Covenant Presbyterian largely underwrites the annual trip Dumba and others have made to South Sudan since 2007. The church also promotes and sponsors other such medical missions in countries like Nicaragua and Belize.
The Rev. Kevin McDonald, executive pastor of Covenant Presbyterian, and Dumba can rattle off dramatic stories of medical intervention and rescue that saved the lives of children:
»The Sudanese boy with a heart defect who couldn't walk 10 feet without stopping to breathe. The church paid for him to travel to India for surgery and the following year he was playing soccer.
»The Sudanese toddler girl "who was pretty much dead" with cerebral malaria, Dumba said, recovered once he put her on an IV for fluids and anti-malaria medication for five days.
The next Covenant-sponsored mission to South Sudan is in March.
But Dumba hopes to get the containers out of Omaha and on their 9,000-mile rail-boat-and-truck journey much sooner.
Dumba said he's in talks with doctors nationwide and hopes to arrange a schedule of retirees and other volunteers who could serve short stints in South Sudan to keep the hospital open year-round.
Right now on Dumba's annual visits, he and his team will see an average 1,000 patients a day. He said the existing hospital in Kajo Keji is "the best thing you can do in this area." He said it admits 150 patients a day who sleep anywhere, including corridors and outside.

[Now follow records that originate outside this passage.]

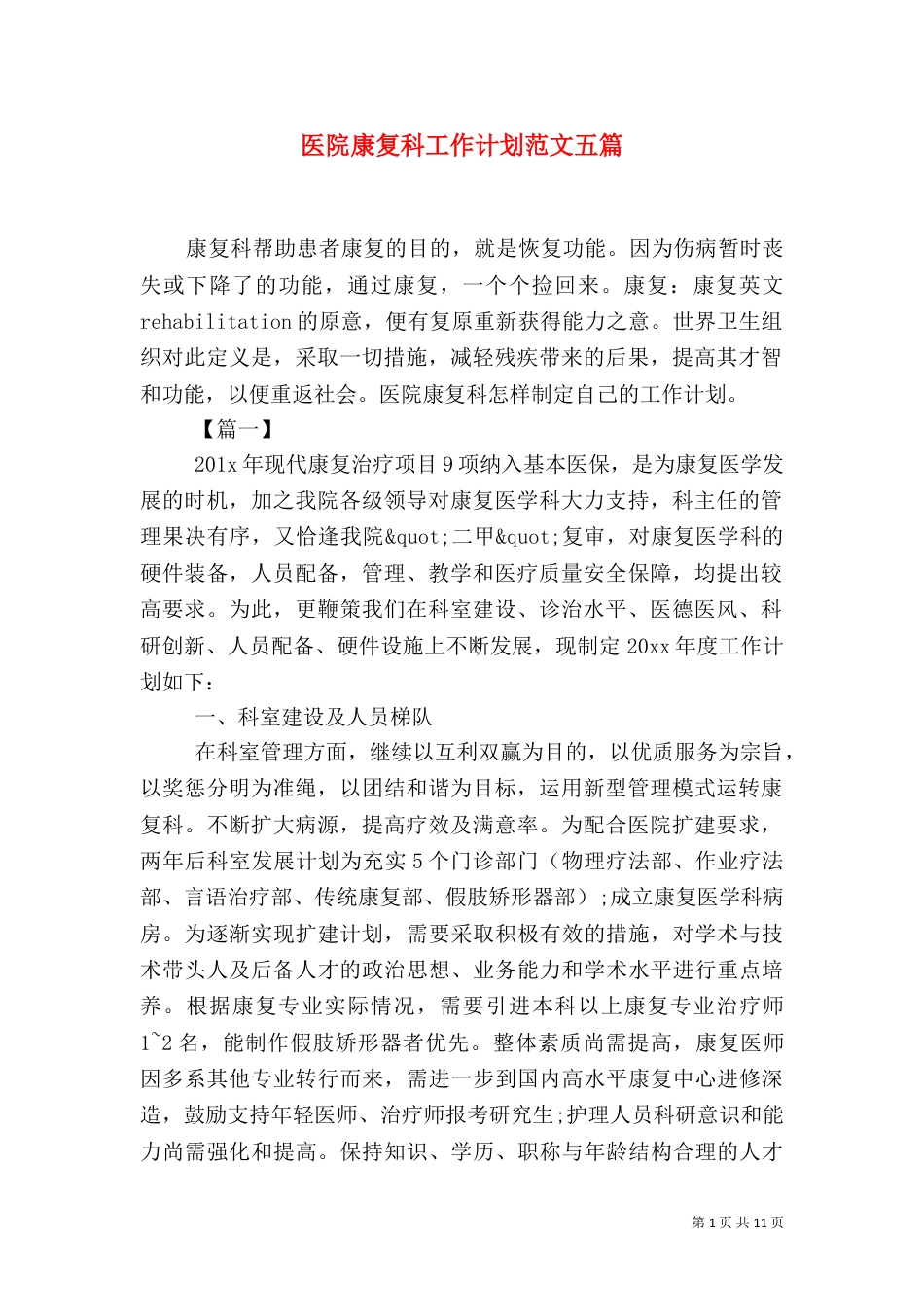 医院康复科工作计划范文五篇_第1页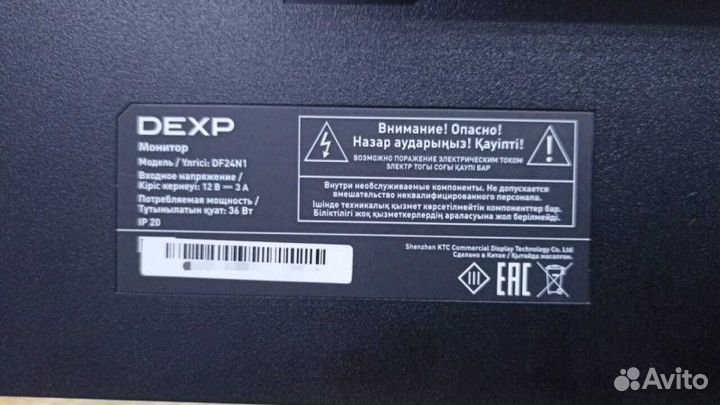 Монитор dexp df24n1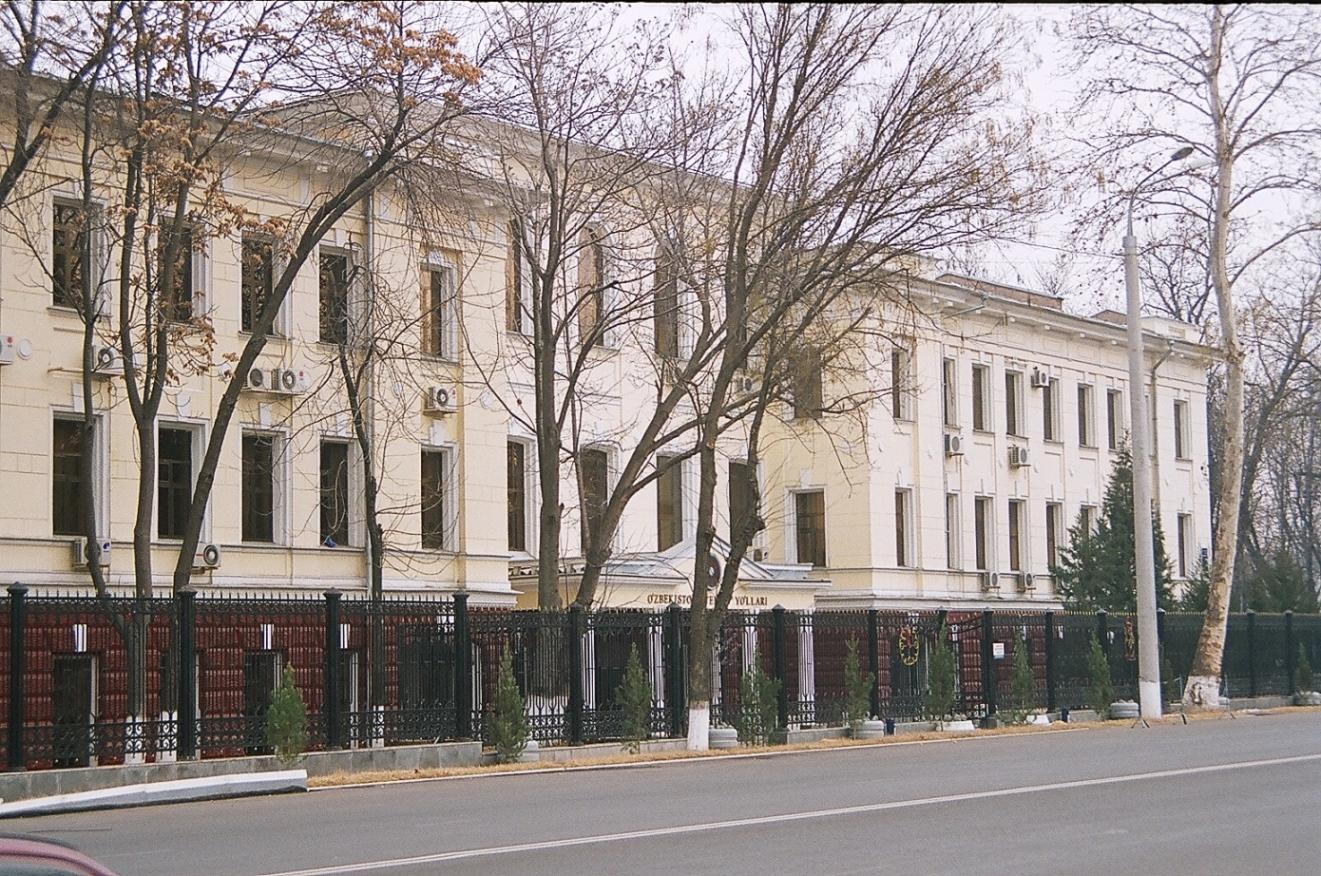 Темир йўл бошқармаси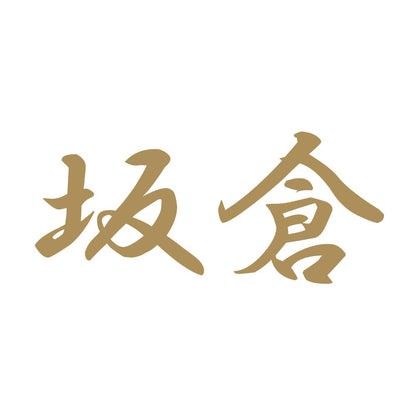 坂倉 9
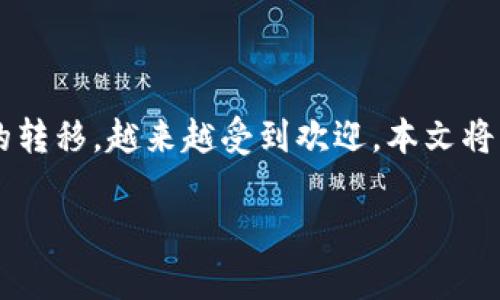 在这个快速发展的区块链世界里，Token的跨链转换已成为投资者和开发者最关注的议题之一。尤其是在以太坊生态和币安智能链（BSC）之间的转移，越来越受到欢迎。本文将为您提供一个全面的指南，帮助您将Token转换为BSC网络，同时融入一些相关的场景和故事，让读者更深入地理解这一过程的实际操作与感受。

如何将Token转换为BSC网络：你必须知道的步骤和技巧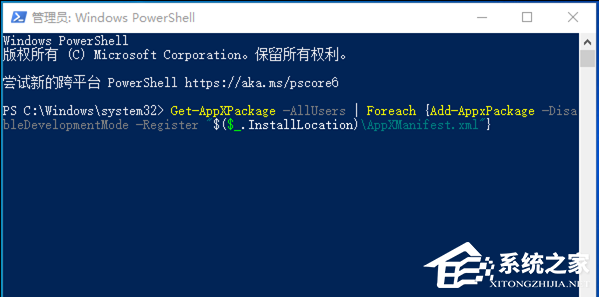 Win10系统Win+D返回桌面失效的三种解决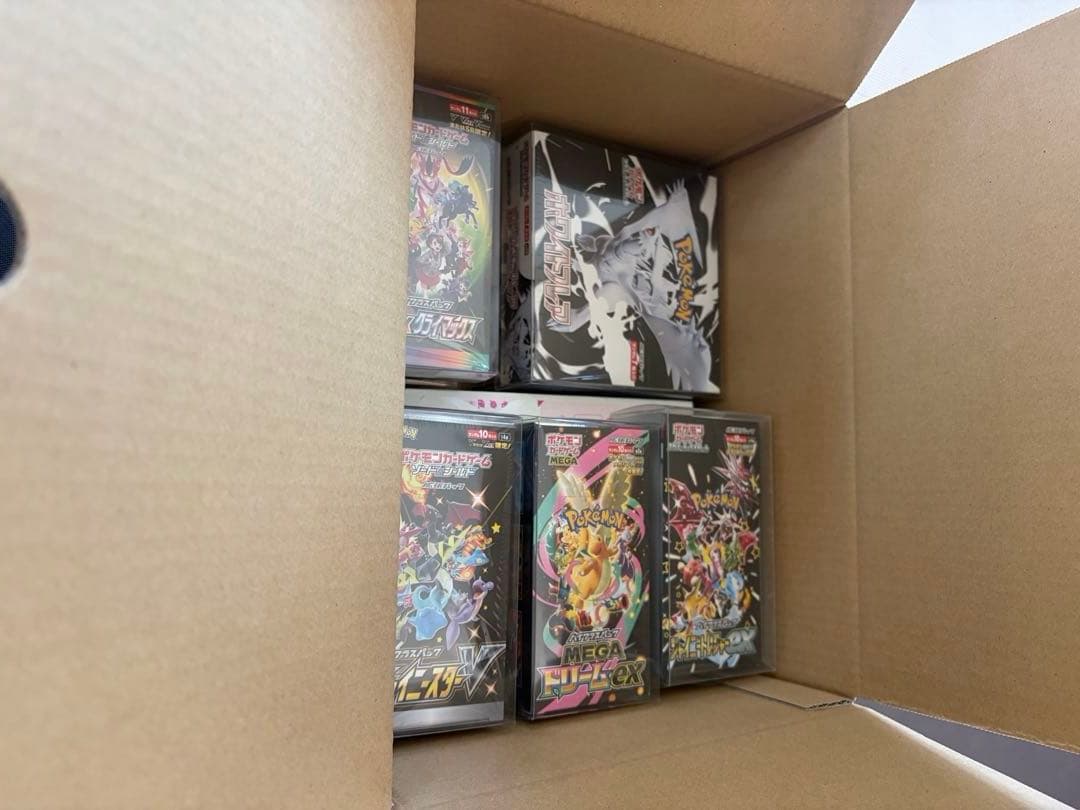 25th anniversary その他　未開封　シュリンク付き絶版　多数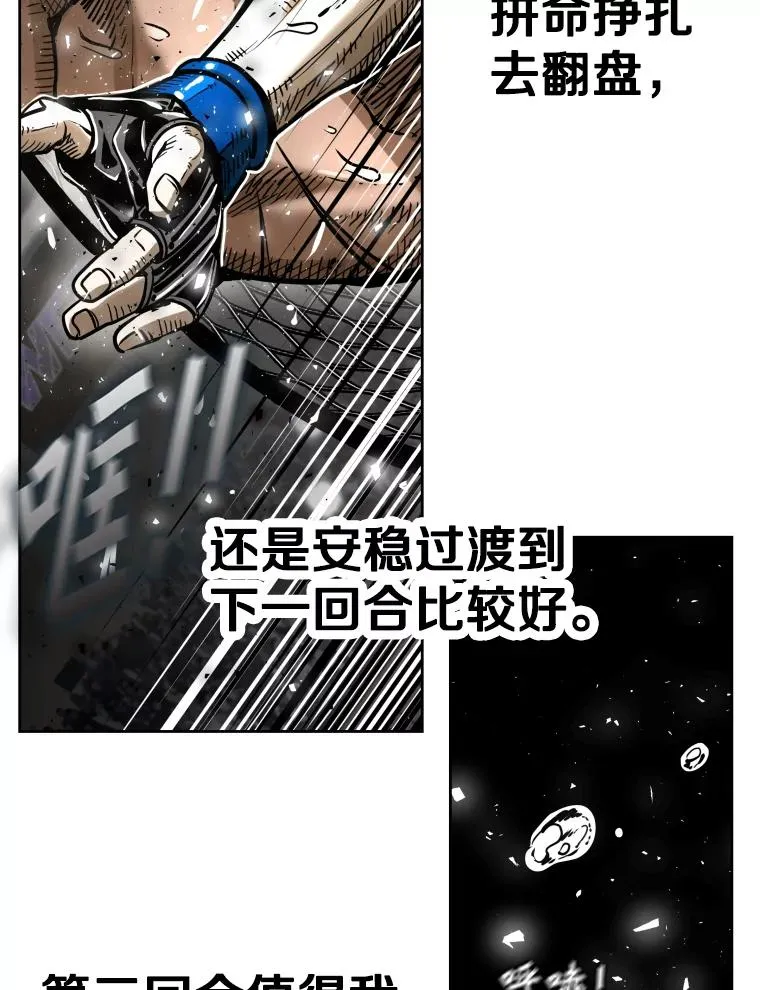 292.巴西利的危机57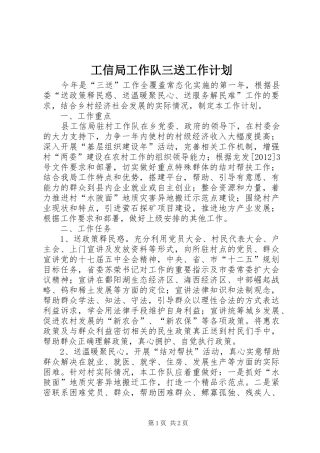 工信局工作队三送工作计划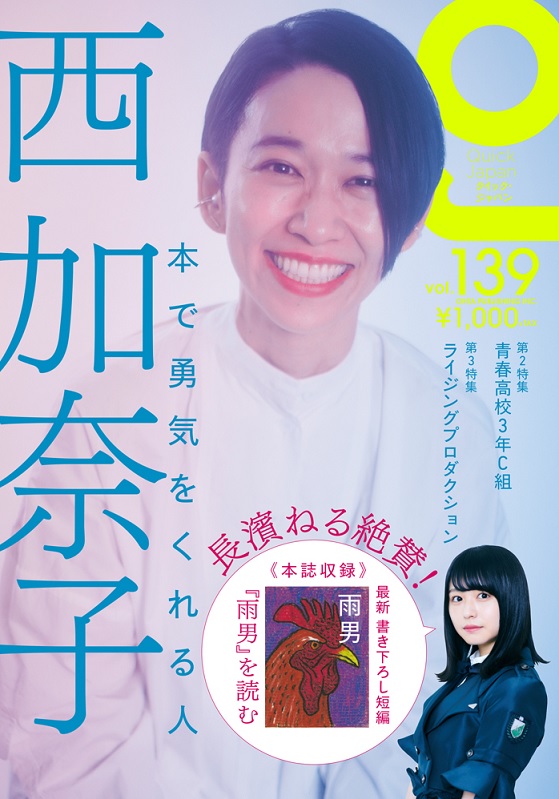 西加奈子 又吉直樹対談 アートはどうやって楽しむべき 太田出版ケトルニュース 西加奈子 又吉直樹対談 アートはどうやって楽しむべき 太田出版ケトルニュース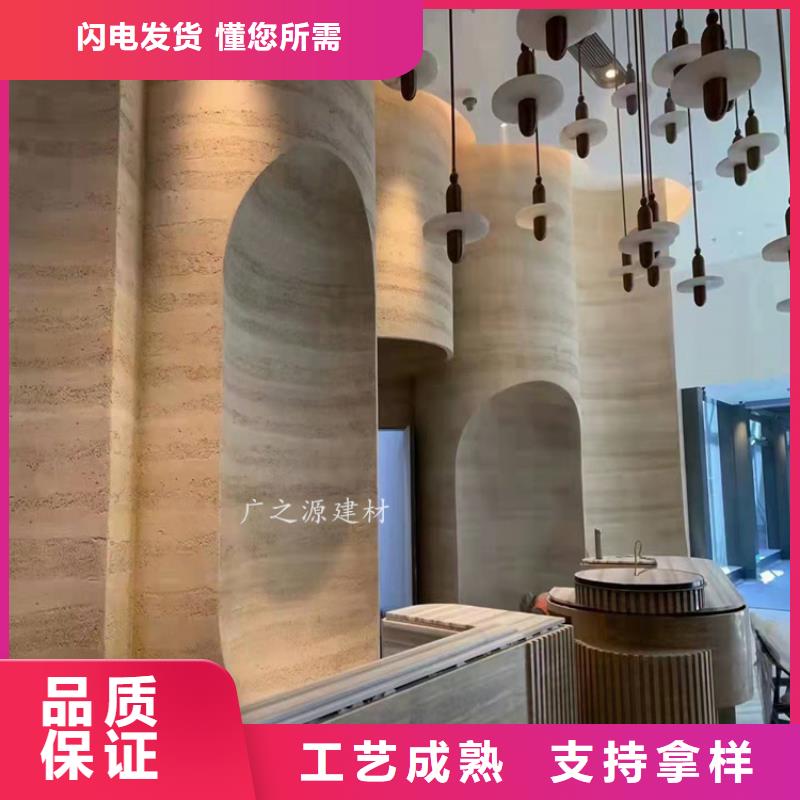 夯土漆艺术涂料雅晶石型号齐全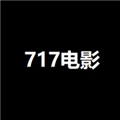 717电影官方正版
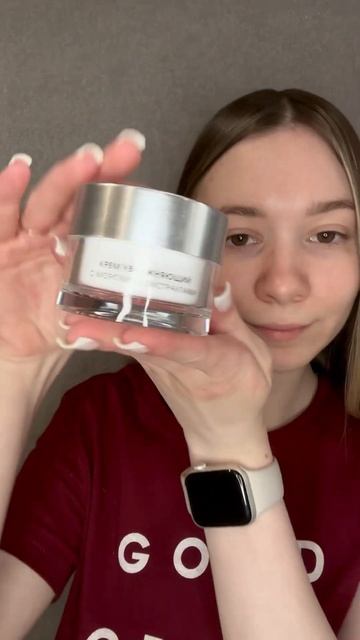 Мои уходовые средства для лица 🥰 #shorts #блог смотреть онлайн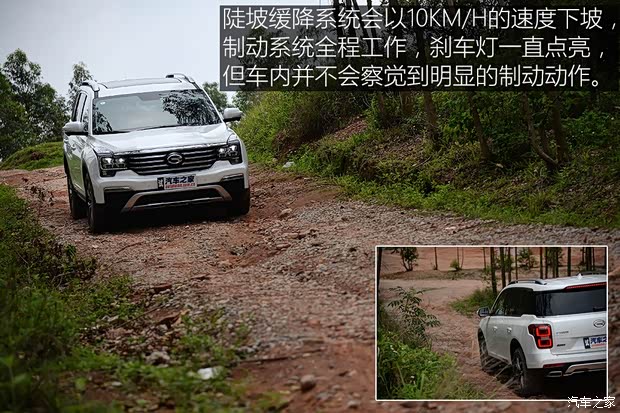 广汽乘用车 传祺GS8 2017款 320T 四驱豪华智联版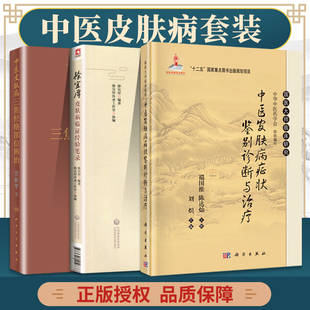 正版3本套 徐宜厚皮肤病临证经验笔录+中医皮肤病三焦经络部位辨治+中医皮肤病症状鉴别诊断与治疗 皮肤学书籍 人民卫生出版社
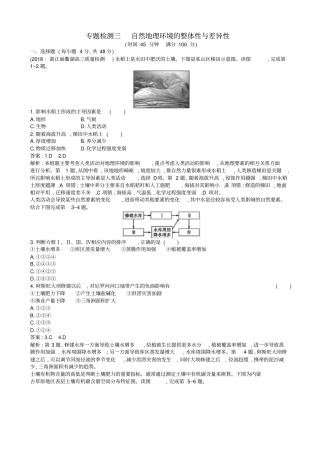 浙江版2019届高考地理二轮复习专题检测3：自然地理环境的整体性与差异性_含答案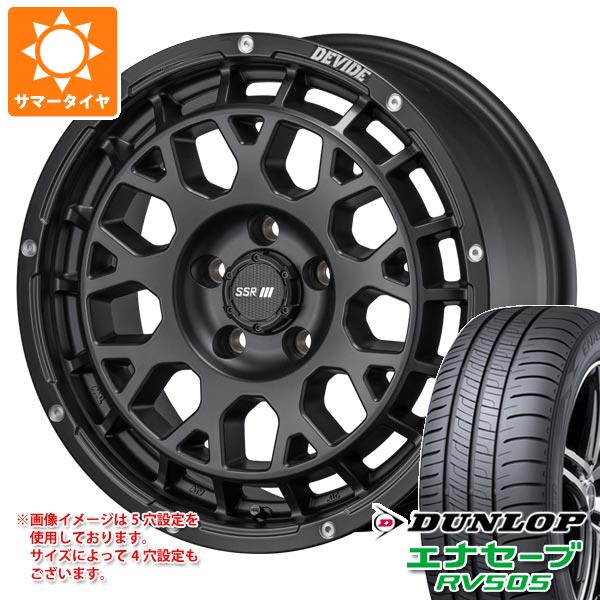 【タイヤ交換対象】サマータイヤ 165/65R14 79S ダンロップ エナセーブ RV505 SSR ディバイド G:M 4.5-14 タイヤホイール4本セット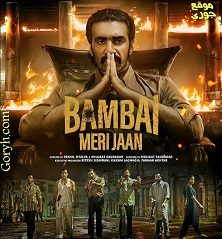 مسلسل Bambai Meri Jaan 2023 الجزء الأول الحلقة 10 مترجمة والأخيرة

The Republic of South Sudan became independent in July after decades-long civil wars.
War was a reason that Dumba fled home as a teenager. He landed in a Kenyan refugee camp, where he lived for two years. He came to the U.S. as a 22-year-old in 1990, settling in Washington state and working in fast-food and janitorial jobs.
His wife, Sabina, whom he'd met in the Kenyan camp, joined him. Together they went to community college in Seattle, then pursued their education further at the University of Washington.
Joseph Dumba became a family physician and settled in Omaha. Sabina Dumba became a nurse practitioner. The couple work for Methodist and are based at the Methodist Physicians Indian Hills clinic near 90th Street and West Dodge Road.
Dumba speaks five languages — English, Arabic, Bari, Swahili and Kiganda — and he and his wife have been on a medical mission trip to Nicaragua. Sabina Dumba also has been to Belize. Next year, Joseph Dumba plans to go to Colombia.
Dumba is driven to prevent more deaths like his mother, who died in 2003 of an unknown illness in South Sudan.
"There's a lot of people out there who do not have any access to health care," he said. "I just like ... to (help) those people as much as I can."